COVID-19 epidemic Financial turmoil continues to arise for a lot of Americans. If you qualify for the latest round COVID-19 promotion check, You have either already received it or you are eagerly awaiting its arrival.
Whether you are eligible for some or all of the COVID-19 $ 1,400 incentive check, make sure you use the money where you need it most. Yes, this is an incentive check, but don’t be shy to spend it on nonprofits until you’re in really good shape financially.
Should You Pay Off Credit Card Debt or Save Your Incentive? I know that you want to use that money in the best way, given your own unique situation. So I’m going to help you figure this out.
Let’s look at three different scenarios and see how the solutions play out for each:
By the way, I wish that I could cover every possible situation so that I could adapt it for you. But hopefully you will get at least some common ground here which will take you in the right direction.
Scenario No. 1: Large amount of high-interest credit card debt and no savings
If you have zero savings and you are still facing epidemic-related losses or even unemployment, I want you to put your incentive check in an emergency fund.
For now, keep making the minimum payment on your credit card by the due date. Using more than 30% of your available credit limit reduces your credit score, but an excellent payment history can help reduce your losses. FICO score.
Credit card debt is definitely “bad debt”, so I’m not going to let you off the hook. An example of “good debt” is The mortgage At your home, assuming you don’t owe more than you deserve it. It is a good loan because it is an investment.
As your employment situation stabilizes, you need to focus on paying off your credit card debt. But in your situation, financial survival is a priority, so in the case of your savings keep the check in a position when you need to make a minimum payment or pay off the mortgage later.
But what if your income situation – and that of your partner, if applicable – is stable? This changes the mixture slightly. Suppose you got a credit card with a 25% annual rate and a $ 10,000 balance. If you still have great credit, apply for one Balance transfer credit card With an introductory 0% APR. Right now, the best offer carries a 0% intro rate for about 12 to 18 months.
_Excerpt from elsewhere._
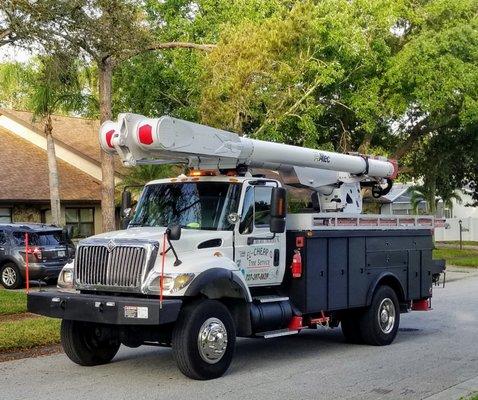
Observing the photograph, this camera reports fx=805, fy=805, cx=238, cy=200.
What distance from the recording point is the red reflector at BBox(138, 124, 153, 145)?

Calculate how much you need to pay per month to get out of debt – and don’t forget to include the potential transfer fee amount, which is 3% to 5% on average. That way, you start paying off your loan, still saving that incentive check.
View Topic? Save as much as possible to ride the rest of the epidemic, but if your family income situation is still stable, start paying high-interest credit cards with a balance transfer card or with a credit card. Consolidate debt With a personal loan that has a very low APR.
Scenario number 2: some low-interest credit card debt and some savings
We are going to look at this scenario based on your savings amount at this time. How many months of expenses can you cover using your emergency fund? Take a look at the breakdown, and be completely honest.
- Less than three months: Put the entire savings in your savings.
- Less than six months: Put entire savings in your savings.
- More than six months: This is awesome. If your income is stable, pay a little more than the minimum payment on a credit card, say an additional $ 50 to $ 100. The remaining check remains in savings.
This particular scenario can cause the most confusion. You are not sure which fire should be extinguished first. Again, I leaned towards caution. Pay a little debt, but only if you have an emergency fund that covers at least six months of savings.
Scenario number 3: Small amount of high-interest credit card debt and large emergency fund
During an epidemic, I believe in reducing the risk. But there are exceptions, especially if your job situation is stable right now. If so, take most of your incentive checks and either repay your credit card debt or pay more than the minimum payment on each credit card.
And now we are clear, a large emergency fund means that you can live on your savings for at least nine to 12 months. And if you’ve got that, then congratulations on accumulating the money for a big rainy day. This is an impressive achievement.
But if you are too The tiniest Slightly unsure about your employment status, keep the entire check in your savings. It is unlikely that any epidemic-related financial difficulties or job instability will last longer than your savings, but it is best to overstate just in case.
For now, try to turn around, and we’ll make it through the rest of the COVID-19 crisis. Once your finances are back in order, I will help you choose a strategy to get rid of your credit card debt.